Effective January 1, 2020, Medicare will move home health agencies to a new payment system. The purpose was to make it easier for agencies to be more patient-focused and to increase oversight. Will this change hurt honest home health agencies? Only if they stay honest. The Bipartisan Budget Act of 2018 mandated that this new payment system be budget neutral. This means the new system should not increase or decrease home health payments. However, Medicare didn’t do this exactly. In what the industry is calling a behavior adjustment, Medicare assumed that home health agencies would game the system – that they would rearrange patient diagnoses to maximize their payments. Medicare adjusted payments downward to compensate. The effect is that if home health agencies don’t game the new system, they will take an estimated 6.42% pay cut.1
Home Health is Paid Episodically
Many home health patients have looked at their statements from Medicare and marveled at how much the agency was paid for just a handful of nursing visits. Before calling the agency telling them what you think about that, patients should first understand that home health agencies don’t bill Medicare for a specific amount. They don’t even suggest to Medicare what the payment should be. They input information about each patient into a computer, and Medicare determines a payment amount.
Next, patients should know that home health agencies are paid episodically, not by the visit or service. This means Medicare looks at the type of care being delivered (for example wound care versus teaching versus orthopedic rehab), and Medicare looks at how sick the patient is. From that, they figure an average for how much it should cost to treat that patient. Then Medicare pays the home health agency that average number for taking care of the patient for up to 60 days. Sometimes this means the agency will get paid an average amount for a case that was very easy to manage, but other times the agency will get paid an average amount for a case that was a lot more work than usual. It all works out over time.

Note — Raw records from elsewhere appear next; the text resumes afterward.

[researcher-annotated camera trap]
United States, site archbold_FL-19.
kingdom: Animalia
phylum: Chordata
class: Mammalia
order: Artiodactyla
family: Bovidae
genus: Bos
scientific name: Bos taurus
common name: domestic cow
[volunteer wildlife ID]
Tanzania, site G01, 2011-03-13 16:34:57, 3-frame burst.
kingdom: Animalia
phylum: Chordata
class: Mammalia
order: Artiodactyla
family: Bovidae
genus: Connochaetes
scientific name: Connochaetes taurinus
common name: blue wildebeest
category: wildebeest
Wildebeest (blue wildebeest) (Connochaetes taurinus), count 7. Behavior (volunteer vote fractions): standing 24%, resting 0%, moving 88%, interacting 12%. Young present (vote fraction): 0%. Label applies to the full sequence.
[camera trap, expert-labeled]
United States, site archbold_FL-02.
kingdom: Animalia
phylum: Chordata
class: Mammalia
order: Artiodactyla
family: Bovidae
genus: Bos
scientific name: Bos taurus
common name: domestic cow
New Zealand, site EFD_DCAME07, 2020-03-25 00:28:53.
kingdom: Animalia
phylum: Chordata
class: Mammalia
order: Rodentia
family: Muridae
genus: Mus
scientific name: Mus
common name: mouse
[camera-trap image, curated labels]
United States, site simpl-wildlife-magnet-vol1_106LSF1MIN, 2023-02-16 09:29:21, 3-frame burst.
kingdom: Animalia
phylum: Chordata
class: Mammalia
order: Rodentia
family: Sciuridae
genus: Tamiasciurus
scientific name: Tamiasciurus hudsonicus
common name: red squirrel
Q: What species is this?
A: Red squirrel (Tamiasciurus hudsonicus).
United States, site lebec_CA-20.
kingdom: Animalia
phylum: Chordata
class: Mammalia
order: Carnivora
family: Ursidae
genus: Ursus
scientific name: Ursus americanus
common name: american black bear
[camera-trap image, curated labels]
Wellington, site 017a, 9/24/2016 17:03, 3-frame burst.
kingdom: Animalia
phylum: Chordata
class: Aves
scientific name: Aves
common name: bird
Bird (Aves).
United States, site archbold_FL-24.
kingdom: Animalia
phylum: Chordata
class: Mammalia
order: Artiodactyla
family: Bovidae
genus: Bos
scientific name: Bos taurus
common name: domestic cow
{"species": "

What is the Patient-Driven Groupings Model (PDGM)?
Medicare is shaking up the home health industry with a new payment system called the patient-driven groupings model. PDGM replaces the old 60-day home health episode with a 30-day episode. This means home health agencies will have to check in with Medicare contractors more often and demonstrate that patients still qualify for home health.
PDGM also eliminates the current system of counting physical therapy visits. The current payment system has thresholds for physical therapy (PT) visits. For instance, a case with five PT visits might be paid the same as a case with six PT visits, but a case with seven PT visits would be paid more. This created a situation where home health agencies were loath to discontinue PT without crossing the payment threshold. PDGM relies more heavily on patient condition to determine the episodic payment.
What is a Primary Diagnosis?
More specifically, PDGIM relies heavily on the primary diagnosis for determining how much an agency will be paid. It then modifies the payment based on the secondary diagnosis and the patient’s functional level (for instance, how much help he or she needs for bathing). In this context, primary diagnosis means the medical condition that was the main reason for ordering home health. Secondary diagnosis means the medical condition that will most affect the delivery of home health. A patient will often have other diagnoses that are not the main reason for the given episode of home health.
What is the PDGM Behavior Adjustment?
Medicare expects home health agencies to fudge on the primary and secondary diagnoses, leaning towards higher-paying diagnoses in their paperwork and avoiding inputting the lower-paying diagnoses. They expect this so much that they already reduced overall payments for it in the upcoming PDGM. The result is that only agencies who game the system will be paid normally. Agencies that report diagnoses normally and don’t take advantage of other games will be looking at a 6.42% pay cut.
Can Home Health Agencies Afford to Be Honest with Medicare?
Can home health agencies afford PDGM’s upcoming penalty for not gaming the system? For many agencies, the answer will be no. Home health agencies run tight profit margins. In 2017, MedPac estimated the average home health agency profit margin to be 8.8%. If we assume that half of home health agencies profit less than 8.8%, that means that half of agencies would see their profits cut 73% to 100% if they don’t respond to Medicare’s new incentive to game the government.
- Sharp M. PDGM Overview. Conference Notes: PDGM National Summit: A Revolution in Medicare Home Health Payment. January 21, 2019; available online.